Focused on preserving traditional Jewish agricultural techniques and furthering the concept of local community, the folks at The Leichtag Foundation incubated Coastal Roots Farm in early January of 2016 after two years of planning and preparation with lots of help from Farmer D, aka Daron Joffe. Located in Encinitas, CA, Coastal Roots is an educational hub offering food, farming and spiritual wisdom for a more sustainable life.

The Leichtag Foundation, a Jewish nonprofit philanthropic organization established in the 1990s bought the 67 acre property that houses Coastal Roots Farm in 2014. Joffe was hired to create the plan and layout of the property. “The idea was for Coastal Roots Farm to be incubated by the Leichtag Foundation but then within five years to be a viable independent community farm that served Encinitas and Glenn County,” says Sona Desai, Associate Director of Coastal Roots.

The actual farm is approximately 20 acres in size. In an attempt to model all the different types of agricultural techniques as well as the diversity of urban farming, Coastal Roots has four scales of vegetable gardening areas to illustrate the different scales of urban farming: hand harvest, small electrical tool use, larger tools (i.e. rototiller) and commercial scale tools (i.e. tractors). The different gardening techniques are utilized throughout the farm which is comprised of mixed gardens, a vineyard, a food forest, orchards, animal pasture, a compost area, barns and greenhouses.

Around half of the food goes to the farm stand that is operated as a ‘pay what you can’ system increasing availability of local fresh food to underserved communities in the area. Some of the food is sold through pop up markets throughout Encinitas or donated to local hunger relief organizations. Coastal Roots also operates a more traditional CSA program. The farm produced 2,000 pounds last month and approximately 65,000 pounds since its inception.

Coastal Roots wants to be more than just another urban farm. Education, on every level, coupled with building a sense of community is integral to the farm’s mission. “We offer hands on learning about farming, gardening, environmental stewardship for people of all ages and backgrounds. We also host gatherings where the community can come together and eat and connect and celebrate together,” says Desai.

Being a religiously based organization may seem like a hindrance when it comes to funding a staff of 12 operating on a $1.3 million budget but as Desai explains, it merely allows the farm to consider alternative revenue sources. “It’s an advantage for us in a lot of ways. There are so many projects and activities across the country seeking the same funds that are available for community farms and farm development projects. But we have a niche. Having that niche with Jewish affiliation, we’re able to attract a different set of donors. It really does work as an advantage,” says Desai.

The farm’s own social enterprises, produce distribution and community events and activities will help Coastal Roots graduate from an incubated startup to an independent urban farm and community hub.
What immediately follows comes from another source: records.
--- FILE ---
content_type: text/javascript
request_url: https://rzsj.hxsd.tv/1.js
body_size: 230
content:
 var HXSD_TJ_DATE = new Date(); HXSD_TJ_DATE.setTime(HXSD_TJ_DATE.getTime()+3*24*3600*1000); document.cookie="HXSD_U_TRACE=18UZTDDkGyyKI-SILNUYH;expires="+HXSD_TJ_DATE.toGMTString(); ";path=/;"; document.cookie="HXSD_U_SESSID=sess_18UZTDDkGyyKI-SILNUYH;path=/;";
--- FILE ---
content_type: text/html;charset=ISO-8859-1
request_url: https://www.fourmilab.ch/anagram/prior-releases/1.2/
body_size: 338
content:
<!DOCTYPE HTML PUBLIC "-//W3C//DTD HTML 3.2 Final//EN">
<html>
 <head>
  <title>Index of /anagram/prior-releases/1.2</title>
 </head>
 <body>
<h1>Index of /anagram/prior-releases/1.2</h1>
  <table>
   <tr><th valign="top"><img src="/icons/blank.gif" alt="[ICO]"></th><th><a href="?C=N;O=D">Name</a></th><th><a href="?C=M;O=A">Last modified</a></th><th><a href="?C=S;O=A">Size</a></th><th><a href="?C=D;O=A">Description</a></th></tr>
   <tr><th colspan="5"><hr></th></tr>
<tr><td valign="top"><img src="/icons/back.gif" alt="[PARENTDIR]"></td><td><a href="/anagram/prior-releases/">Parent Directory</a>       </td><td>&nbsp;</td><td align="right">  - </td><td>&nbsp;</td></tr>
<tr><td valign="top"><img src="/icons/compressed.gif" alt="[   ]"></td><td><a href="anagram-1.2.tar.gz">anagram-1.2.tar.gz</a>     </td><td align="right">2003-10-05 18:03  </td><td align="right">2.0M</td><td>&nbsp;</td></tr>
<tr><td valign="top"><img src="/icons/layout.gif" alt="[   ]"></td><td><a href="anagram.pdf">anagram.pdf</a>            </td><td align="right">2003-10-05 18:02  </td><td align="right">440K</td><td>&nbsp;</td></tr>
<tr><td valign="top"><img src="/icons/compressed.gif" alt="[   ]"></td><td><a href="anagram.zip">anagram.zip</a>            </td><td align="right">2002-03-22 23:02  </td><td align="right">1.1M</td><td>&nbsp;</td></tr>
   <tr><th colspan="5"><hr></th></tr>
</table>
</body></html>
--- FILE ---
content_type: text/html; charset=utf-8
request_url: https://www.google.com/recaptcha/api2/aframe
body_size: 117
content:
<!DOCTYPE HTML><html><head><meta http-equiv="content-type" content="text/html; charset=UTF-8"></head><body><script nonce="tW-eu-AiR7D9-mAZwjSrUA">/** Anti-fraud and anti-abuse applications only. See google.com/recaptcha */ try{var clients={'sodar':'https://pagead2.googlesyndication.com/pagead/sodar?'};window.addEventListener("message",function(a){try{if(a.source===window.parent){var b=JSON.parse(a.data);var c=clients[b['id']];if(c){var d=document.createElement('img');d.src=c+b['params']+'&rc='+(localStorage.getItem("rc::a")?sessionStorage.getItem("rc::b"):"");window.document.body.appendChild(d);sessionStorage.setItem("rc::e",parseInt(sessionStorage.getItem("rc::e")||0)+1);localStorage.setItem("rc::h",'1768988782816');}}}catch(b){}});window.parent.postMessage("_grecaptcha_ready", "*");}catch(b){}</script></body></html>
The hope is also to develop more corporate partnerships and individual donors to slowly reduce reliance on The Leichtag Foundation that currently supplies 75 percent of the farm’s operating budget.

Although Coastal Roots is proud of its Jewish roots and actively shares its Jewish wisdom and belief in self sufficiency, the farm is open to everybody, regardless of their faith. The goal is to serve the local community and to build togetherness and self reliance. Encinitas is home to a diverse population and Coastal Roots works hard to be inclusive and welcoming.

“Our intention is to be a community farm for everybody in Encinitas. We want to engage all types of people,” says Desai. “We do want people to come leave here with some type of awareness of the influence of Jewish heritage on agriculture but we definitely welcome everyone here.” Coastal Roots’ outreach efforts attract not only Jewish organizations and supporters but the self sufficiency population. “We work with vulnerable populations in the area: veterans, immigrants, refugees, at risk youth [and] single parents and that has nothing to do with religious affiliation, “says Desai.

Desai’s main focus right now is turning Coastal Roots’ general business plan into a strategic plan and using it to create a marketing strategy to increase the farm’s exposure, attract revenue sources and ensure as many locals as possible know about the farm and all it has to offer to the local community. Like many urban farms, Desai is highly aware of the integral role good marketing can play in the success of a sustainable startup. “Marketing can be so expensive and it can be really untargeted. So we’re trying to get the most bang for our buck and create a strategy that is targeted for the community members we are trying to reach,” says Desai.

Promoting self sufficiency and a more sustainable lifestyle remain the underlying goals of Coastal Roots as they develop plans to transition to independence. “I think knowing where your food comes from is something that every individual should be able to experience,” says Desai, who sees a lesson in farming as valuable to both those that have and those that do not. “It’s very easy for people to be disconnected from how difficult it can be for other communities to have access to good food. California is a large state and I think people find themselves more disconnected. So the opportunity here for a community farm to play a role in keeping a community fabric strong has tremendous potential here.”